Where the Tea Party Rules and Tea-hadis Roam
* By Chip Ward TomDispatch *
What if the Tea Party ruled? Imagine a land, let’s call it Glennbeckistan, where white, patriarchal, religiously zealous, Tea Party-type patriots hold a super-majority in both houses of the legislature, sit in the governor’s mansion, and control most local governments. It’s a place so out of sync with the rest of the nation that states’ rights and even secession are always on the agenda. It’s a place where gun-ownership trumps all other rights, climate change is considered an insidious socialist conspiracy, and a miscarriage can be investigated as a potential crime. Welcome to Utah.
Our right wing red-state legislature just finished its annual 2010 session. So-called message bills challenged the federal government’s right to govern federal lands, enforce gun controls, legalize abortion, and mandate health reform. In addition, Utah’s lawmakers cut the education budget, raised tuitions, and slashed services to the disabled. In fairness, state legislators across the nation, faced with disastrous drops in revenue, have likewise slashed social services and balanced budgets on the backs of the poor. In Utah, however, they also shelved pensions for public employees. That they could take such draconian action is instructive — organized labor is weak here, unions being another manifestation of creeping socialism. Utah’s history of labor organizing, or grass roots and civil rights organizing for that matter, is anemic compared to most of America. This is the place, after all, where IWW radical Joe Hill was arrested and executed.
Although Utah may be unique in some ways, Republican leaders here want the rest of the nation to be more like us. In fact, a survey of the 2010 Utah legislative session could be considered a trailer for a movie the national Republican base would like all Americans to star in. This movie would be for the Tea Party movement what Avatar is to tree huggers.

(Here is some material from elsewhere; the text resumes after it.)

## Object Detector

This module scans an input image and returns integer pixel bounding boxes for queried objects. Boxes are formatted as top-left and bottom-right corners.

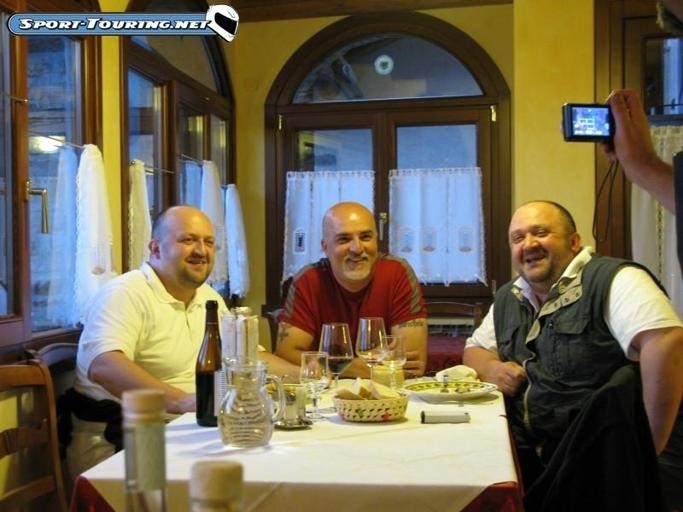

Hot-Tubbing With a Naked Fifteen-Year-Old
Before we get to this movie’s best scenes, let’s identify some of the actors: The posse that goes after the bad guys — the black-hatted Obamacrats — are easy to identify. They wear white hats (and skins). They also wear their superior principles like shiny badges, and they claim to be the underdogs in this script, even while acting like schoolyard bullies. And the bad guys? In our state, they’re nowhere in sight unless you’re looking at Glenn Beck’s chalkboard.
Demonizing opponents is a creative activity for the posse and paranoia comes in endless variations, so the bad guys could be tax-and-spend liberals, illegal immigrants, gays (or at least those following “the gay agenda”), non-Republican blacks, federalists, socialists, environmentalists, pornographers, feminists, or those nature worshipers who believe in evolution. The cast of evil-doers changes each year. So this year, for example, immigrants and gays got a break. Proposed bills to scuttle Salt Lake City’s new nondiscrimination ordinances were shelved until a future session of the state legislature — the Utah-based Mormon church is already catching enough flack for its support of Proposition 8 that banned same-sex marriage in California. Further antagonizing the national gay community just now was deemed unwise. Immigrants were beaten up enough in last year’s session.
The good guys are easy to recognize because they’re the ones constantly telling the audience how good they are. Sadly, as is so often the case with holier-than-thou-heroes, there are visible stains on the white hats. In fact, the 2010 session was book ended by scandal. As the doors opened, Sheldon Killpack, the State Senate majority leader and an outspoken proponent of tougher drunk-driving laws, was busted for… drunk-driving. He promptly resigned.